## Sentiment Analysis

In [1]:
!pip install tkseem
!pip install tnkeeh

In [2]:
!wget https://raw.githubusercontent.com/ARBML/tkseem/master/tasks/sentiment_analysis/sentiment/data.txt
!wget https://raw.githubusercontent.com/ARBML/tkseem/master/tasks/sentiment_analysis/sentiment/labels.txt

--2020-08-01 18:09:58--  https://raw.githubusercontent.com/ARBML/tkseem/master/tasks/sentiment_analysis/sentiment/data.txt
Resolving raw.githubusercontent.com (raw.githubusercontent.com)... 151.101.36.133
Connecting to raw.githubusercontent.com (raw.githubusercontent.com)|151.101.36.133|:443... connected.
HTTP request sent, awaiting response... 200 OK
Length: 122098 (119K) [text/plain]
Saving to: ‘data.txt.1’


2020-08-01 18:10:00 (380 KB/s) - ‘data.txt.1’ saved [122098/122098]
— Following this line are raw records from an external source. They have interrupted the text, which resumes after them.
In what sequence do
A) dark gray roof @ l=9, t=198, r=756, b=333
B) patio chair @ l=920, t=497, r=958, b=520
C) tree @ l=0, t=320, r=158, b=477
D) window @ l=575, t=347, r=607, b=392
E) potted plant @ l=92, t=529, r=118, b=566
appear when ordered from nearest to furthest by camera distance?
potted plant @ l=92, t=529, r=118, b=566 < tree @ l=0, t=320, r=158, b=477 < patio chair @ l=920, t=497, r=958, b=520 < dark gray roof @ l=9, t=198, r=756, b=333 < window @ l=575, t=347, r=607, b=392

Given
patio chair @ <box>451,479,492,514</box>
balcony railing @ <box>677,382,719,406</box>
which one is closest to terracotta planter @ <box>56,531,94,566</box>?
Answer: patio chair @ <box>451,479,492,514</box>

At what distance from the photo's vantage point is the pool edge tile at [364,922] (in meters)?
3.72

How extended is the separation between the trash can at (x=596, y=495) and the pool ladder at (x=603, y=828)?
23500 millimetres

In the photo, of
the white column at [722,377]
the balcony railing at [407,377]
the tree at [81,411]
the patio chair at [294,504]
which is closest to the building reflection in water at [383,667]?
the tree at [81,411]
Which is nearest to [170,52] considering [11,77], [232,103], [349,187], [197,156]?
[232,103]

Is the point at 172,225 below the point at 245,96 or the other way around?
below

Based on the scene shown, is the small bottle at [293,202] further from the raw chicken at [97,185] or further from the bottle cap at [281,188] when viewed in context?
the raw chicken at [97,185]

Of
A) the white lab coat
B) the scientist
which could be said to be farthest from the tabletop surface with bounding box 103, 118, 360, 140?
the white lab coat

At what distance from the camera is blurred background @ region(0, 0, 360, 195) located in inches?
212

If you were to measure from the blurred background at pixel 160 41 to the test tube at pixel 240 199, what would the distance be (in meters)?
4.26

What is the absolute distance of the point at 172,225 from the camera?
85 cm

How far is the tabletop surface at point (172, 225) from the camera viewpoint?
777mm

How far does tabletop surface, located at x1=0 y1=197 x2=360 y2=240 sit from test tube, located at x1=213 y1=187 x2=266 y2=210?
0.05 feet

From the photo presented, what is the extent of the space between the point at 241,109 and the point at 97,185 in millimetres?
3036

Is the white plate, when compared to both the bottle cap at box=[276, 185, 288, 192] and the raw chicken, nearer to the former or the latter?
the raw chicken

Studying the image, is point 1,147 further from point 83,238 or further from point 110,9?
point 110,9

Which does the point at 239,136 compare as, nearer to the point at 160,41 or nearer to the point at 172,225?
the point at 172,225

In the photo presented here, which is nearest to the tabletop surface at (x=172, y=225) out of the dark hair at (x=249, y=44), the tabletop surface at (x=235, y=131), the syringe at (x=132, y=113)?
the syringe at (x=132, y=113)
--2020-08-01 18:10:00--  https://raw.githubusercontent.com/ARBML/tkseem/master/tasks/sentiment_analysis/sentiment/labels.txt
Resolving raw.githubusercontent.com (raw.githubusercontent.com)... 151.101.36.133
Connecting to raw.githubusercontent.com (raw.githubusercontent.com)|151.101.36.133|:443... connected.
HTTP request sent, awaiting response... 200 OK
Length: 3999 (3.9K) [text/plain]
Saving to: ‘labels.txt.1’


2020-08-01 18:10:01 (417 KB/s) - ‘labels.txt.1’ saved [3999/3999]



### Imports

In [1]:
import numpy as np
import tkseem as tk
import tnkeeh as tn
from tensorflow.keras.models import Sequential
from sklearn.model_selection import train_test_split
from tensorflow.keras.layers import GRU, Embedding, Dense, Input, Dropout, Bidirectional

### Process data

In [2]:
tn.clean_data(file_path = 'sentiment/data.txt', save_path = 'sentiment/cleaned_data.txt', remove_diacritics=True, 
      execluded_chars=['!', '.', '?'])
tn.split_classification_data('sentiment/cleaned_data.txt', 'sentiment/labels.txt')
train_data, test_data, train_lbls, test_lbls = tn.read_data(mode = 1)

Remove diacritics
Remove Tatweel
Saving to sentiment/cleaned_data.txt
Split data
Save to data
Read data  ['test_data.txt', 'test_lbls.txt', 'train_data.txt', 'train_lbls.txt']


In [3]:
max_length = max(len(data) for data in train_data)

### Tokenize

In [4]:
tokenizer = tk.SentencePieceTokenizer()
tokenizer.train('data/train_data.txt')

Training SentencePiece ...


### Tokenize data

In [5]:
def preprocess(tokenizer, data, labels):
    X = tokenizer.encode_sentences(data)
    y = np.array([int(lbl) for lbl in labels])
    return X, y

In [6]:
# process training data
X_train, y_train = preprocess(tokenizer, train_data, train_lbls)

# process test data
X_test, y_test = preprocess(tokenizer, test_data, test_lbls)

### Model

In [7]:
model = Sequential()
model.add(Embedding(tokenizer.vocab_size, 32))
model.add(Bidirectional(GRU(units = 32)))
model.add(Dense(32, activation = 'tanh'))
model.add(Dropout(0.3))
model.add(Dense(1, activation = 'sigmoid'))
model.compile(optimizer = 'adam', loss = 'binary_crossentropy', metrics = ['accuracy'])

### Train

In [8]:
history = model.fit(X_train, y_train, epochs = 12, validation_split = 0.1,  batch_size= 128, shuffle = True)

Epoch 1/12
Epoch 2/12
Epoch 3/12
Epoch 4/12
Epoch 5/12
Epoch 6/12
Epoch 7/12
Epoch 8/12
Epoch 9/12
Epoch 10/12
Epoch 11/12
Epoch 12/12


### Test

In [9]:
def classify(sentence):
  sequence = tokenizer.encode_sentences([sentence], out_length = max_length)[0]
  pred = model.predict(sequence)[0][0]
  print(pred)

In [10]:
classify("سيئة جدا جدا")
classify("رائعة جدا")

0.08256233
0.88681066